DATASET ENTRIES:

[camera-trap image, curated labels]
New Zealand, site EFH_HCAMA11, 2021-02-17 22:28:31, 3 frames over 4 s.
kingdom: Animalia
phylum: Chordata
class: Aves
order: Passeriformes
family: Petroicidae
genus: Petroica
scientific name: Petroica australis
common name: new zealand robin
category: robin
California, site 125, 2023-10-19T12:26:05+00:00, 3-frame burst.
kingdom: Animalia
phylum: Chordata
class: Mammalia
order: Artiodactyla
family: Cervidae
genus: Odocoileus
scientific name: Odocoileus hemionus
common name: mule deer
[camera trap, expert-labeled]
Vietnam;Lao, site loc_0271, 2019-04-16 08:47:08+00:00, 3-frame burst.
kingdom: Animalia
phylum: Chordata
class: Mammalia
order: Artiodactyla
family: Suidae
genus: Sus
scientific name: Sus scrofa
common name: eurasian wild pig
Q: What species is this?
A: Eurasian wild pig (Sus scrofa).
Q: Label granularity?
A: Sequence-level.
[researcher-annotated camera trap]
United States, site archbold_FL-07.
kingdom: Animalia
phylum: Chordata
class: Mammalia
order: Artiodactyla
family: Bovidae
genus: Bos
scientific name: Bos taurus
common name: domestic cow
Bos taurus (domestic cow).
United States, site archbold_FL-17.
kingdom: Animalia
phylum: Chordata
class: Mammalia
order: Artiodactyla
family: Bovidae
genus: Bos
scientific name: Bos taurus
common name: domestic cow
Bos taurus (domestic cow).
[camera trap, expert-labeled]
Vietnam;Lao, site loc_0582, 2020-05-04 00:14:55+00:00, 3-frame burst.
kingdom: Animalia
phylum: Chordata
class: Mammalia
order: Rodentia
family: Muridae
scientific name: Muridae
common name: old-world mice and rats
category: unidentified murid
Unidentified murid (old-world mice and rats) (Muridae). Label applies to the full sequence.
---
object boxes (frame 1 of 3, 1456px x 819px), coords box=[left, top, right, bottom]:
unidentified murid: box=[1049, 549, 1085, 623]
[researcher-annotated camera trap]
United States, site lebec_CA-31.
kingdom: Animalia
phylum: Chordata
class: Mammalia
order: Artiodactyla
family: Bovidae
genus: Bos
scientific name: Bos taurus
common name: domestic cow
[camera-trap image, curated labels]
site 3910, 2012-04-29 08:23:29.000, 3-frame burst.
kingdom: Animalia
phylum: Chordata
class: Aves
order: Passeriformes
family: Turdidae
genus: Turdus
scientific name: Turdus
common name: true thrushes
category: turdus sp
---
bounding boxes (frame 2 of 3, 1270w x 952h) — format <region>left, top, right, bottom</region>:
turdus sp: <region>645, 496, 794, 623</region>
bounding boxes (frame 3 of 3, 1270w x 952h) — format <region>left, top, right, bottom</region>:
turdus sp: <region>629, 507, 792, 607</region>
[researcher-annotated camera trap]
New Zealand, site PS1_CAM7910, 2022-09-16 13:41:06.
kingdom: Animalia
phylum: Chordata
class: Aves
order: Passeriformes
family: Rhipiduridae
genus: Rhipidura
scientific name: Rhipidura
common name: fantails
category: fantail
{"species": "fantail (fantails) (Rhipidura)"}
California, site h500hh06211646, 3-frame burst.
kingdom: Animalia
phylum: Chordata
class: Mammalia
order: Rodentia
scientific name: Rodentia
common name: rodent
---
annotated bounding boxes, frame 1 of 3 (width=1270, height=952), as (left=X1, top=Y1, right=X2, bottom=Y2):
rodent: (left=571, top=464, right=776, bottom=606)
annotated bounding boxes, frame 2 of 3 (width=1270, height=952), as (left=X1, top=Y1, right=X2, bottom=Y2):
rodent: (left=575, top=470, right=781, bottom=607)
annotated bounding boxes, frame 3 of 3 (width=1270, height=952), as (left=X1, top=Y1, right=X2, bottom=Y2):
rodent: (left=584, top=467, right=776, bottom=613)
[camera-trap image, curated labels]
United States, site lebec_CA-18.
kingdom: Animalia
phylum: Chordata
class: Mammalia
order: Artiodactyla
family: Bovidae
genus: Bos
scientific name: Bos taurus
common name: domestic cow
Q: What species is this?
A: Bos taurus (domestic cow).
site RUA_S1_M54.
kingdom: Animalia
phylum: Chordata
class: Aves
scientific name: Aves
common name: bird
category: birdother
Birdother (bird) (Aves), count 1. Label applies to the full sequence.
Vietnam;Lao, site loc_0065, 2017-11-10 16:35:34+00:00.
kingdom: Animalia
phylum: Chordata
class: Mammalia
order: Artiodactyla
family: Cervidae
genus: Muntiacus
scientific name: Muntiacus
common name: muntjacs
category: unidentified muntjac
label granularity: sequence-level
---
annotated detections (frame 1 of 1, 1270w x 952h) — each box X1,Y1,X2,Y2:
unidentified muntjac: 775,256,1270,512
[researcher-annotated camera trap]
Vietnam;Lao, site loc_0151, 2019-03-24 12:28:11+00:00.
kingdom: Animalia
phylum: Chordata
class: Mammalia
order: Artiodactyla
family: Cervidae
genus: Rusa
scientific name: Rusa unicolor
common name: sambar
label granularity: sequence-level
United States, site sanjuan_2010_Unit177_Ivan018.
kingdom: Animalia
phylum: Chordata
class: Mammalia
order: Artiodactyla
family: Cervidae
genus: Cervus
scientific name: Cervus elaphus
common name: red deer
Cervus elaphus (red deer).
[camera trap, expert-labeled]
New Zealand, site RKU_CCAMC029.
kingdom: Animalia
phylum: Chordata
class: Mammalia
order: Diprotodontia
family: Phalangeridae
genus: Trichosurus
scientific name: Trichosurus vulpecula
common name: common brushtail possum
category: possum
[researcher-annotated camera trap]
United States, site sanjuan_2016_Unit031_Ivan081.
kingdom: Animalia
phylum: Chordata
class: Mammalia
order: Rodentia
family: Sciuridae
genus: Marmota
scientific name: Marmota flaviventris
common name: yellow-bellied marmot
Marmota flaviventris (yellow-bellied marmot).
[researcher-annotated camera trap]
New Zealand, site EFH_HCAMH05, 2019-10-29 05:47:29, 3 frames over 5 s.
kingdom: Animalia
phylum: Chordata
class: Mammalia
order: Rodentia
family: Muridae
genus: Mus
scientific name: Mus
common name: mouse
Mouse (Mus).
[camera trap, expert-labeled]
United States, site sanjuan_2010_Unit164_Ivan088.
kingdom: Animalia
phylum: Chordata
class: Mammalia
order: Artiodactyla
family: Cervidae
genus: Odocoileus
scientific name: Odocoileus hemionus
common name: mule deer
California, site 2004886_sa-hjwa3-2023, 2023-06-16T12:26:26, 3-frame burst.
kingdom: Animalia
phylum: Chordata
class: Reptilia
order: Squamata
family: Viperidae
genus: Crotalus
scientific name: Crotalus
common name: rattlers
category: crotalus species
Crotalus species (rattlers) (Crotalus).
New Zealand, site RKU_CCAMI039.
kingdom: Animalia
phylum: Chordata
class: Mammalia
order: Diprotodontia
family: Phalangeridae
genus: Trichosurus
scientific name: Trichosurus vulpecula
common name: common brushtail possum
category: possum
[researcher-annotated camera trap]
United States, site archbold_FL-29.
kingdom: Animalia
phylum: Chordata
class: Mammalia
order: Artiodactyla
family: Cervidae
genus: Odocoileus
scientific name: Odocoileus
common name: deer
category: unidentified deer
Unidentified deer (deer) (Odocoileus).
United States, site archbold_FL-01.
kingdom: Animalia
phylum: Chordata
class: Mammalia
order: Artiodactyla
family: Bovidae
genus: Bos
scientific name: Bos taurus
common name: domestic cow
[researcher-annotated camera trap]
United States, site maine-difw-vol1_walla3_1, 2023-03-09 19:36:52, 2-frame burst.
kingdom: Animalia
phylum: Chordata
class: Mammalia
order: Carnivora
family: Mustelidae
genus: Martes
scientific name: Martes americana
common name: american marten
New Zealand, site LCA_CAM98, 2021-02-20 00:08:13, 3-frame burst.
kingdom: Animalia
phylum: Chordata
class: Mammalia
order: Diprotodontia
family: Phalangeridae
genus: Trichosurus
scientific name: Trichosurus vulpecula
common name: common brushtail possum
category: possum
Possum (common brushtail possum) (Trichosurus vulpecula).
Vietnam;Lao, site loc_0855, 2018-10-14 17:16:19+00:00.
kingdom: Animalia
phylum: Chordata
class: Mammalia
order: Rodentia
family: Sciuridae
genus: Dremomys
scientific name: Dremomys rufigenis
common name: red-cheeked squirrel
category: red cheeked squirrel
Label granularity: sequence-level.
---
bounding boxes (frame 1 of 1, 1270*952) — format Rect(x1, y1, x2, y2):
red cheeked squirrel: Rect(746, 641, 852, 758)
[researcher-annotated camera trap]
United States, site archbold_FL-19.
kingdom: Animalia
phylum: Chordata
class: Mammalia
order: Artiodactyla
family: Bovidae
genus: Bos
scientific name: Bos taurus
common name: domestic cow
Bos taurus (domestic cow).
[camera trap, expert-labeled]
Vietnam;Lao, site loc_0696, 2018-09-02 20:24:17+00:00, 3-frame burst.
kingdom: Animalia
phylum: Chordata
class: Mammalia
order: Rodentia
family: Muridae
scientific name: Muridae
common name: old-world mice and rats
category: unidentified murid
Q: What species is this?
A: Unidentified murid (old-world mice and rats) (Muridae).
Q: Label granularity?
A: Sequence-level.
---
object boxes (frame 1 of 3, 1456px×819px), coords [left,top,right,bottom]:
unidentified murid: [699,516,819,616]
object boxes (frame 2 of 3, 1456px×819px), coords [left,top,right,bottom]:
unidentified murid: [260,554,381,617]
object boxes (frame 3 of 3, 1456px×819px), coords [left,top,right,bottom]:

AIM OF THE EXERCISE: Reproduce the material above exactly, beginning at its first line and ending with the line that holds "category: robin". Include nothing else.

TASK ANSWER:
[camera-trap image, curated labels]
New Zealand, site EFH_HCAMA11, 2021-02-17 22:28:31, 3 frames over 4 s.
kingdom: Animalia
phylum: Chordata
class: Aves
order: Passeriformes
family: Petroicidae
genus: Petroica
scientific name: Petroica australis
common name: new zealand robin
category: robin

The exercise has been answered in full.